Record excerpts:
##########
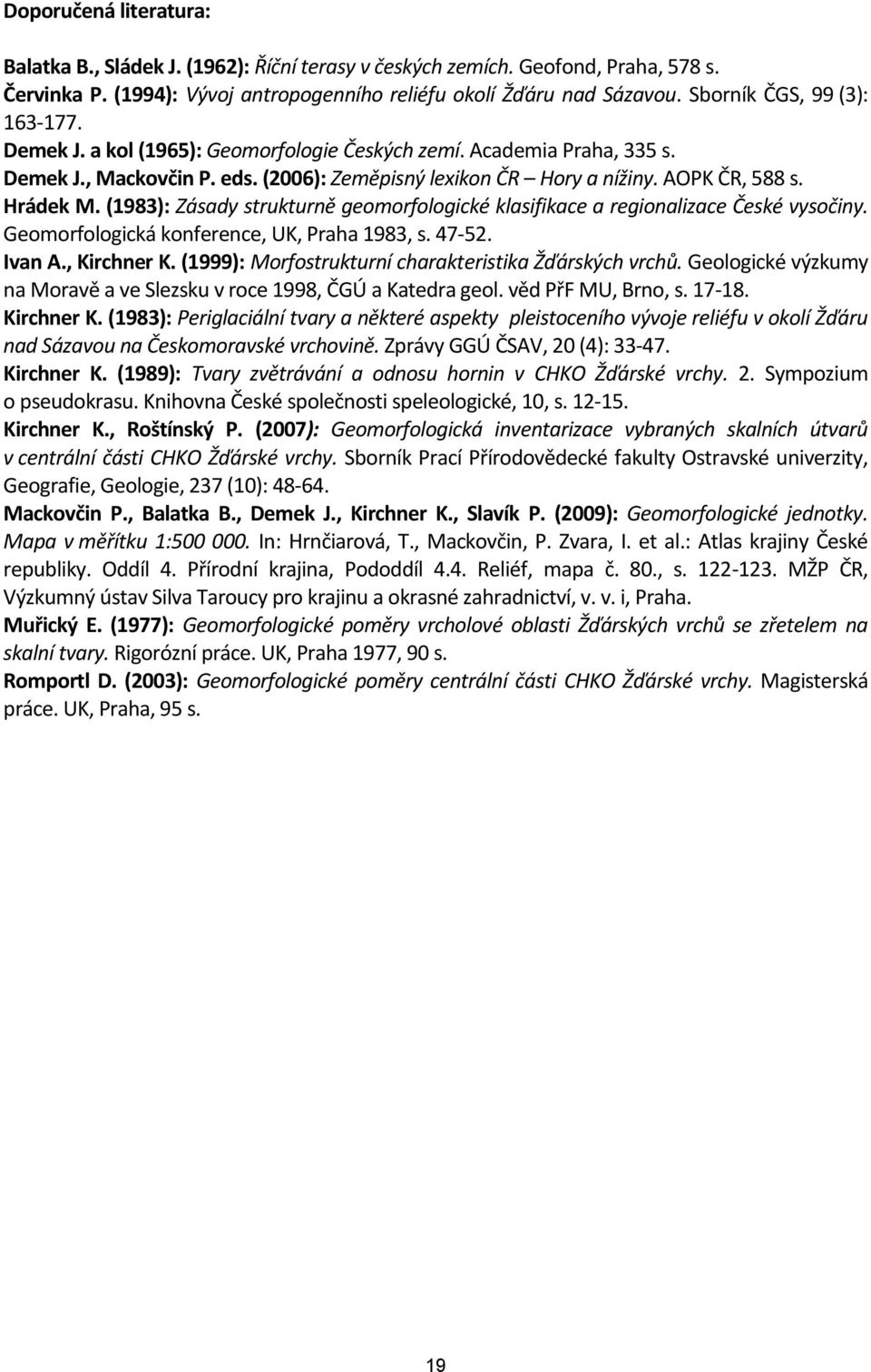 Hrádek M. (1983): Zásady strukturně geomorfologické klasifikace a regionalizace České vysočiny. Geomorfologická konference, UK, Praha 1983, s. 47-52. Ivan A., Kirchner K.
##########
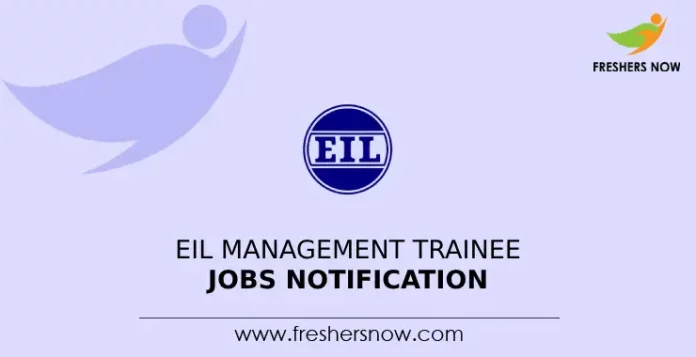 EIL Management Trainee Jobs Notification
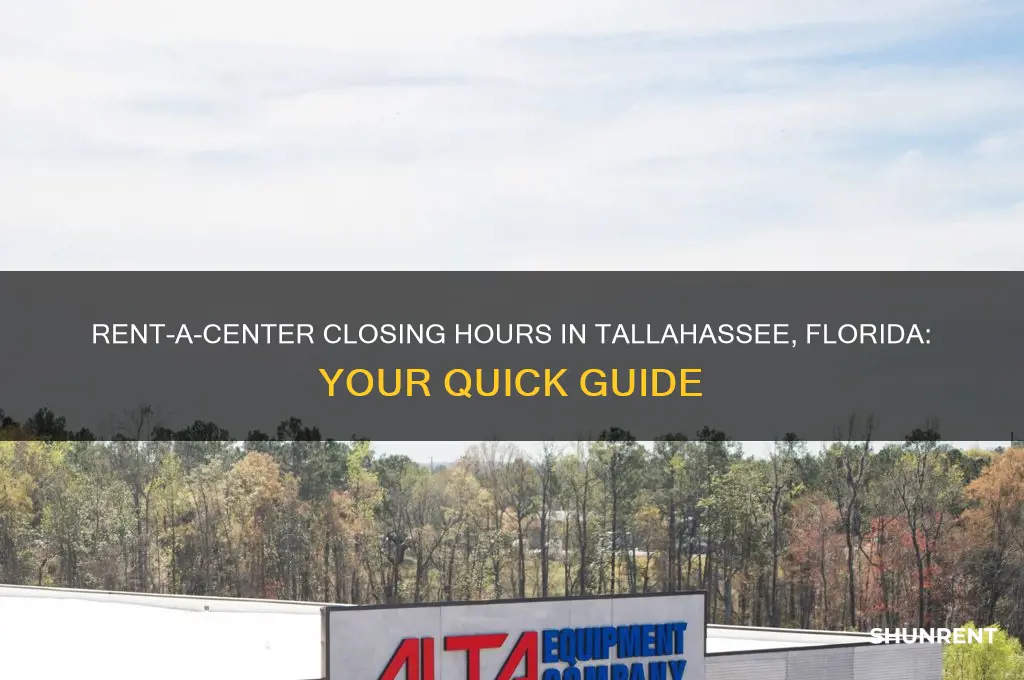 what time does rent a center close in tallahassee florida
##########
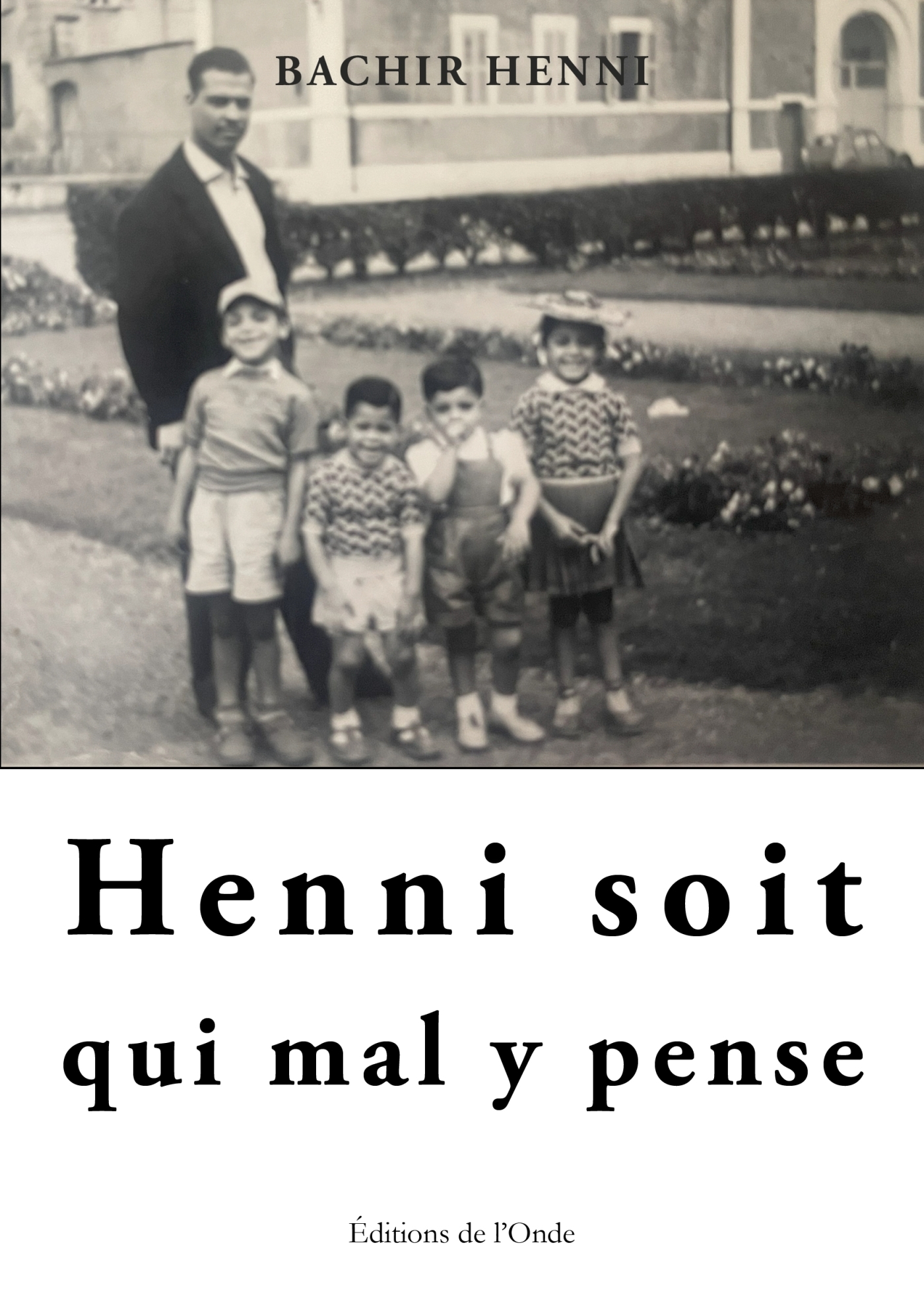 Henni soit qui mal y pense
##########
Go to the line above that has "EIL Management Trainee Jobs Notification" and copy exactly from there down to the line that has "what time does", both included. Leave the pictures out.

Output below:
 EIL Management Trainee Jobs Notification
 what time does rent a center close in tallahassee florida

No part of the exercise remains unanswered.